Drogenkartelle terrorisieren Menschen via Twitter

Kriminelle Größen in Mexiko setzen auf moderne Technik: Um Menschen in Angst zu versetzen, bedienen sich die Drogenkartelle solcher Plattformen wie Twitter und Facebook. Nachdem in den sozialen Netzwerken Gerüchte über bevorstehende Schießereien aufgetaucht waren, blieben Schulen und Geschäfte leer.

Das organisierte Verbrechen hat in Mexiko zur Terrorisierung der Bevölkerung erstmals die sozialen Netzwerke Twitter und Facebook eingesetzt.
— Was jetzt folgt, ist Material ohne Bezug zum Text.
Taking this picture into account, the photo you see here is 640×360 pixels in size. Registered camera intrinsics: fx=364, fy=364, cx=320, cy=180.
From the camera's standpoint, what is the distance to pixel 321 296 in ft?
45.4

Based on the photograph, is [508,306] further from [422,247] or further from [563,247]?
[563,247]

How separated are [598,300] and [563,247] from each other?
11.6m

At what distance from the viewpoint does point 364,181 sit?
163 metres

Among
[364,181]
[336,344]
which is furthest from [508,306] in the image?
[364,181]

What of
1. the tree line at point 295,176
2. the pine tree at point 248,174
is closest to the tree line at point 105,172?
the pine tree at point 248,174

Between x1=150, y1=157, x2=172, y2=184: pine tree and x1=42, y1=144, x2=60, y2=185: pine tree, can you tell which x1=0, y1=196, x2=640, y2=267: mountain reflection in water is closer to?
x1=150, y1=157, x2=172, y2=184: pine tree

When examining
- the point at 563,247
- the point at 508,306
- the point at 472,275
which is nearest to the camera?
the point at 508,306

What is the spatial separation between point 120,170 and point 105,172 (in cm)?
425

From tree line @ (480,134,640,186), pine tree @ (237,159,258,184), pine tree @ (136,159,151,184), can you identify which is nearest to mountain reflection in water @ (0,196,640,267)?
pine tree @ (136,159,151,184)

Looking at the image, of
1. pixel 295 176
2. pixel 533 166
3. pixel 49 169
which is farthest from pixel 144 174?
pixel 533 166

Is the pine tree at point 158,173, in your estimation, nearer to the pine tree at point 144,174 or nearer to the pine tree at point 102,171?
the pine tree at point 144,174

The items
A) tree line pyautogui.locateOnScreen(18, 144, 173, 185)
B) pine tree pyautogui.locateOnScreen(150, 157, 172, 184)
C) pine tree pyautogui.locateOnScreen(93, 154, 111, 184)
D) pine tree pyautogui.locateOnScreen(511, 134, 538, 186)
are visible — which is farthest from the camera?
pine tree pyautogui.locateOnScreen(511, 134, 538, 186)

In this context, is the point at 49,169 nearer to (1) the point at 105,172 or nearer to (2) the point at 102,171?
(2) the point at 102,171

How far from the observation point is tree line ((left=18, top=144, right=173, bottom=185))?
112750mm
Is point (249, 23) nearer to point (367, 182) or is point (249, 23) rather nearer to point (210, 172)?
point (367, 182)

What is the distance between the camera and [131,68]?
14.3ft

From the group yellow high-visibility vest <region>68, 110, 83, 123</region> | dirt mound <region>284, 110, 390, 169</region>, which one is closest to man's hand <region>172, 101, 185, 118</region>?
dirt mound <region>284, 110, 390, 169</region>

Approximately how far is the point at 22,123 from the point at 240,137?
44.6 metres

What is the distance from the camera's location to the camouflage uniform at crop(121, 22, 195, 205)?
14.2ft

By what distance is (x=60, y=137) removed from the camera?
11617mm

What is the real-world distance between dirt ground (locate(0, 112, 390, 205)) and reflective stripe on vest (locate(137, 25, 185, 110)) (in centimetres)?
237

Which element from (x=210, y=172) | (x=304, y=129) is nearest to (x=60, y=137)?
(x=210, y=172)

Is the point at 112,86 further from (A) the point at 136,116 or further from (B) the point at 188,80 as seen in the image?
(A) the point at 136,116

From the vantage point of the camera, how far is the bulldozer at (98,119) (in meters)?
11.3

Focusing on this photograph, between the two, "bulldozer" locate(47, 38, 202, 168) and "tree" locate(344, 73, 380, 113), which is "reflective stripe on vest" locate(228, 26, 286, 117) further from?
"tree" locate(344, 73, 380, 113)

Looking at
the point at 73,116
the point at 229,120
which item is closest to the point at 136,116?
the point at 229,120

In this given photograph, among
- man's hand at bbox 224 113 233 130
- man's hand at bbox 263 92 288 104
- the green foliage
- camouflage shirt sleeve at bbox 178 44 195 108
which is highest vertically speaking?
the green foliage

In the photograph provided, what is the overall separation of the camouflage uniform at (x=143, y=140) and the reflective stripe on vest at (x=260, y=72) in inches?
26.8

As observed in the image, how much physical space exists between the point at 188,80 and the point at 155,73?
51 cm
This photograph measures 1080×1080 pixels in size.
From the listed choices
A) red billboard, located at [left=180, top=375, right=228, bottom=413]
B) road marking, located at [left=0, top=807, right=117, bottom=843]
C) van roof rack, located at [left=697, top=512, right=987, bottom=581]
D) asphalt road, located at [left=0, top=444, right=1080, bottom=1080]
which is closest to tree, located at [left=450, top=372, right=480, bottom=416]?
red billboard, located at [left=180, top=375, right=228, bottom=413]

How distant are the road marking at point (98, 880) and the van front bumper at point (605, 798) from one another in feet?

Wie die Medien des Landes weiter berichteten, blieben in einigen Städten im Norden Mexikos Schulen leer und Geschäfte geschlossen, nachdem über Twitter und Facebook Warnungen vor Schießereien zwischen Drogenkartellen und Soldaten aufgetaucht waren.

Der Gouverneur des Bundesstaates Tamaulipas, Eugenio Hernandez Flores, gab zu, dass es Gerüchte über Zusammenstöße gebe. Er rief die Menschen aber am Freitag auf, nicht in Panik zu verfallen und Ruhe zu bewahren. In der betroffenen Region kämpfen vor allem das Golfkartell und die kriminelle Organisation „Los Zetas“ um die Vorherrschaft insbesondere im Drogenhandel.

Nach Behördenangaben sind in Tamaulipas am vergangenen Wochenende 19 Menschen ermordet worden. Allein in der Nacht zum Freitag wurden bei verschiedenen Zusammenstößen sieben Personen getötet und elf Soldaten verletzt.

In Mexiko wurden 2009 nach Angaben der Tageszeitung „El Universal“ vom Freitag 7724 Menschen getötet. Präsident Felipe Calderon hat insgesamt mehrere Zehntausend Soldaten in den Kampf gegen die Drogenkartelle geschickt, vor allem in die Grenzgebiete zwischen Mexiko und den USA. Seit seinem Amtsantritt im Dezember 2006 kamen in dem Konflikt nach Zeitungsangaben über 16.000 Menschen ums Leben.